Task details: In the listing below, the lines starting at the line with "Portail de clôture" and ending at the line with "Интересный фотопроект: открываем" are to be output verbatim. Images stay out of the copy.

Given information:
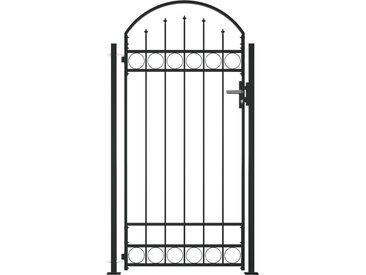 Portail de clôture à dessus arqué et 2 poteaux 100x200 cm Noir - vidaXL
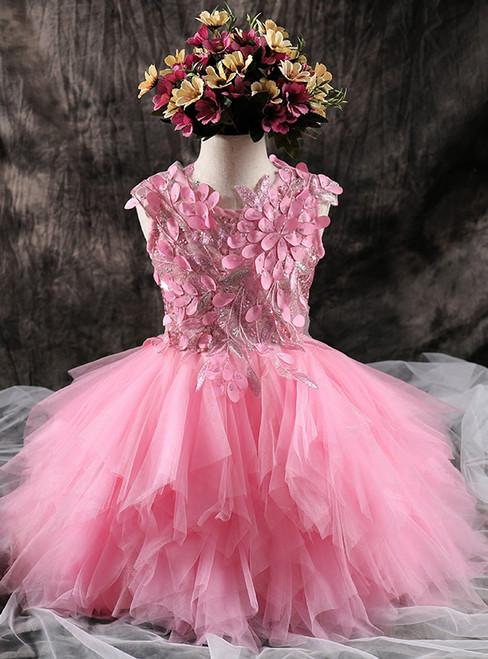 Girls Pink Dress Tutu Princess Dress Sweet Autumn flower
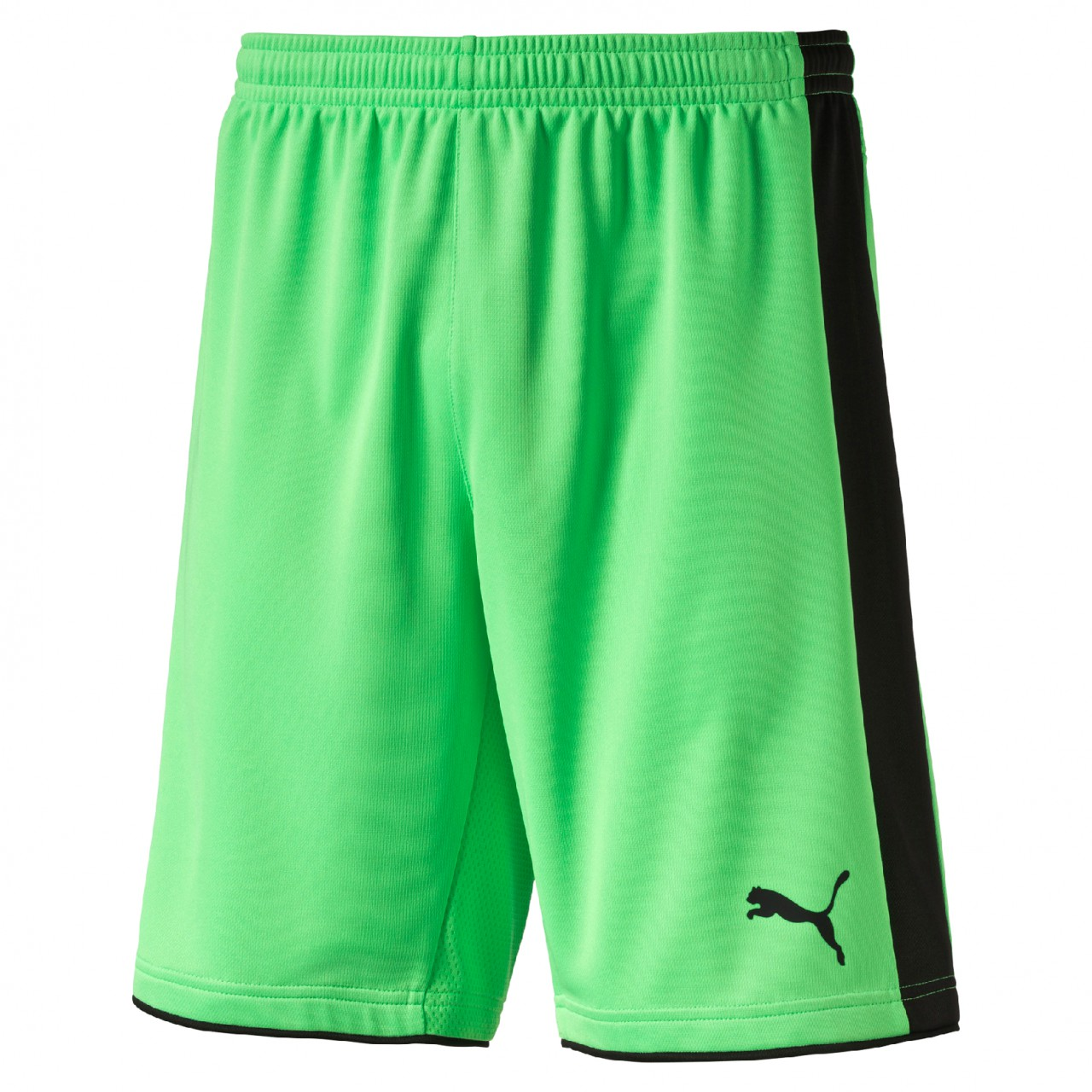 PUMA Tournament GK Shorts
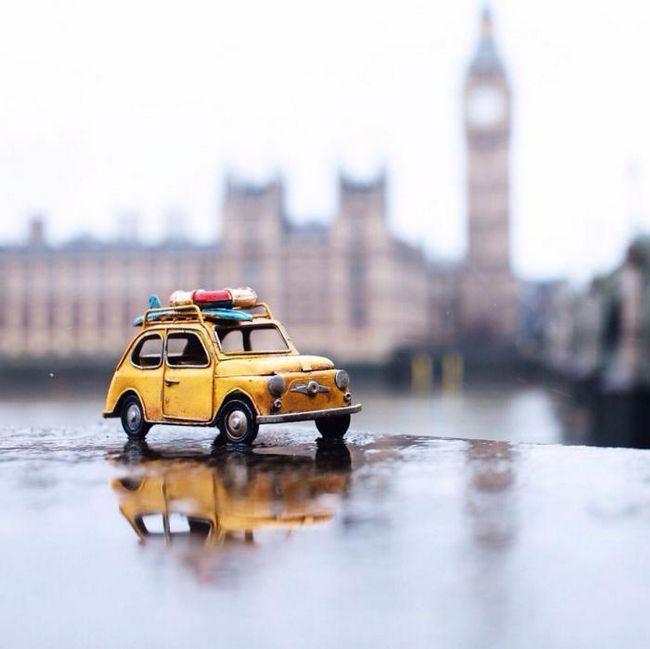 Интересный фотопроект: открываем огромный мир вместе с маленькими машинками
--
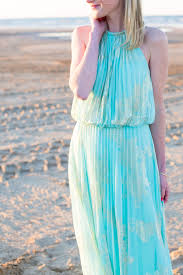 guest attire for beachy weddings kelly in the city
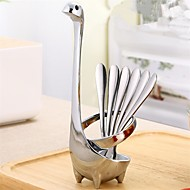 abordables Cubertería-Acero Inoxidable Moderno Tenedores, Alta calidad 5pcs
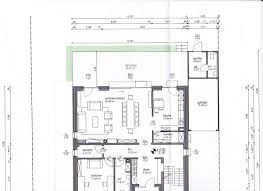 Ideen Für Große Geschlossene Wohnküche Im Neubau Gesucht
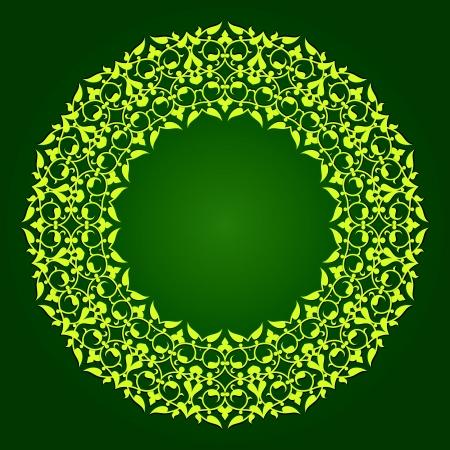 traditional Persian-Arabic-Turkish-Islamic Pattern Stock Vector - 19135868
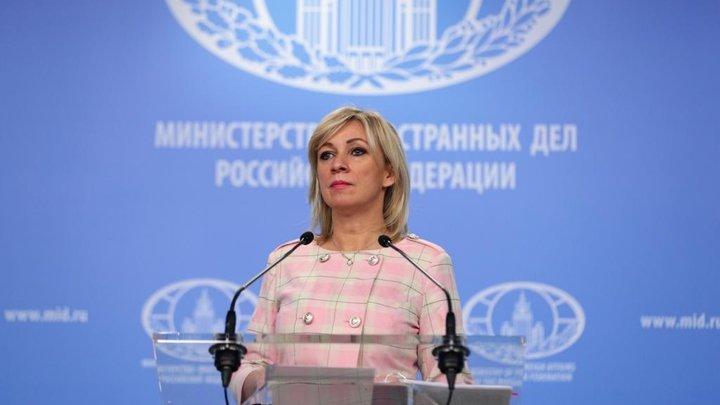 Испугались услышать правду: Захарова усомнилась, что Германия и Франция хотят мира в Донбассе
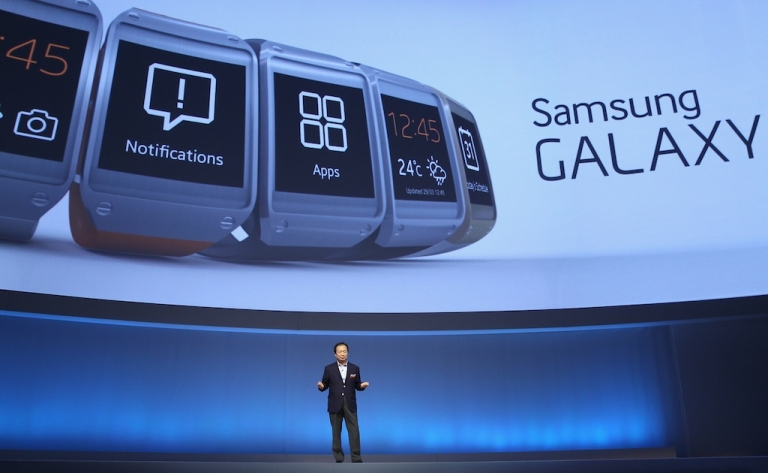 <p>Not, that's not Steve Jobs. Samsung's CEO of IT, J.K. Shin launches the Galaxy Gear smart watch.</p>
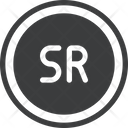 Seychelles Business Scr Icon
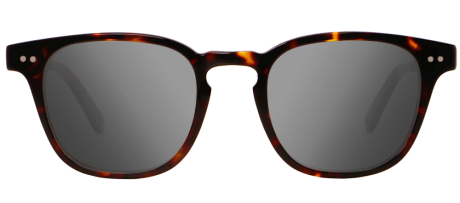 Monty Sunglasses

Expected answer:
 Portail de clôture à dessus arqué et 2 poteaux 100x200 cm Noir - vidaXL
 Girls Pink Dress Tutu Princess Dress Sweet Autumn flower
 PUMA Tournament GK Shorts
 Интересный фотопроект: открываем огромный мир вместе с маленькими машинками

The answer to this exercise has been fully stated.